WORK ORDER >>
Leave out all pictures and retype exactly the lines from the one with "Набор картонных ящиков" through the last line of the material.

DATASET CONTENT >>
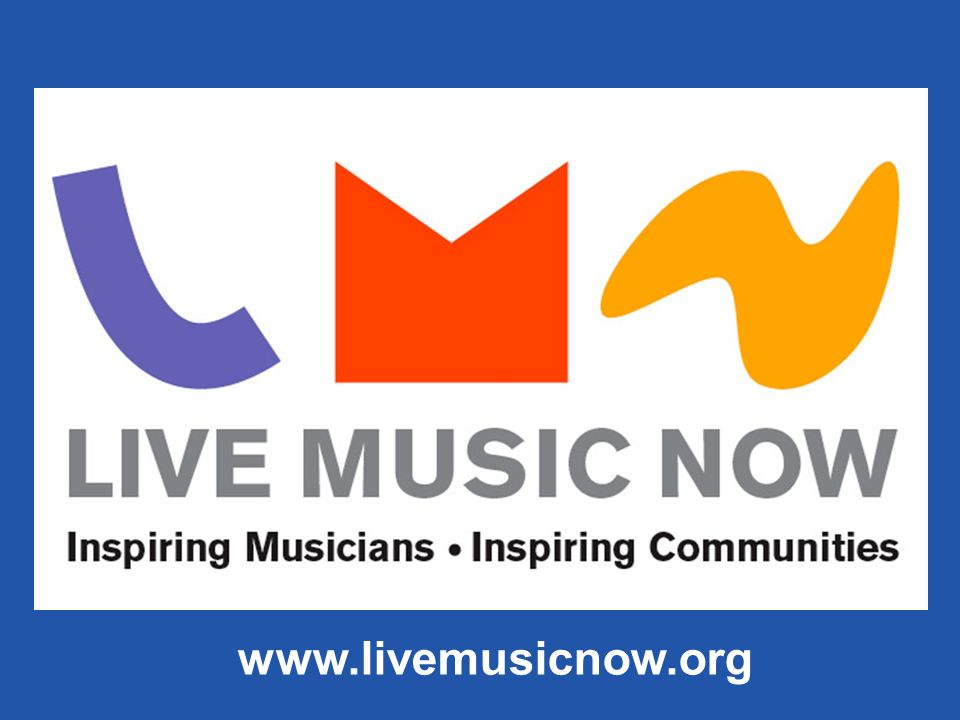 www.livemusicnow.org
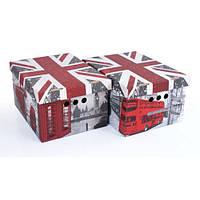 Набор картонных ящиков для хранения А4, London 2шт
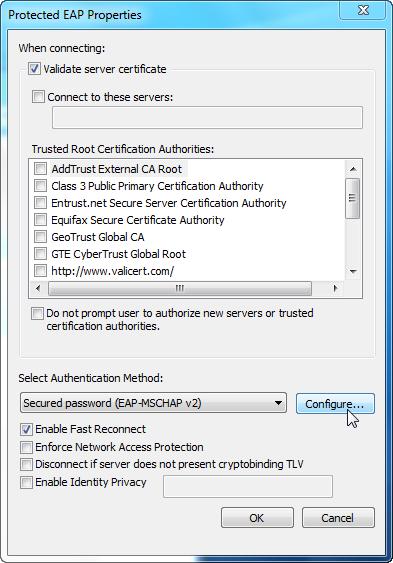 Screenshot of trusted PEAP Properties Window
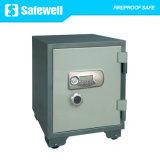 Safewell Yb-530ale rende incombustibile la cassaforte per la casa dell'ufficio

EXERCISE RESULT >>
 Набор картонных ящиков для хранения А4, London 2шт
 Screenshot of trusted PEAP Properties Window
 Safewell Yb-530ale rende incombustibile la cassaforte per la casa dell'ufficio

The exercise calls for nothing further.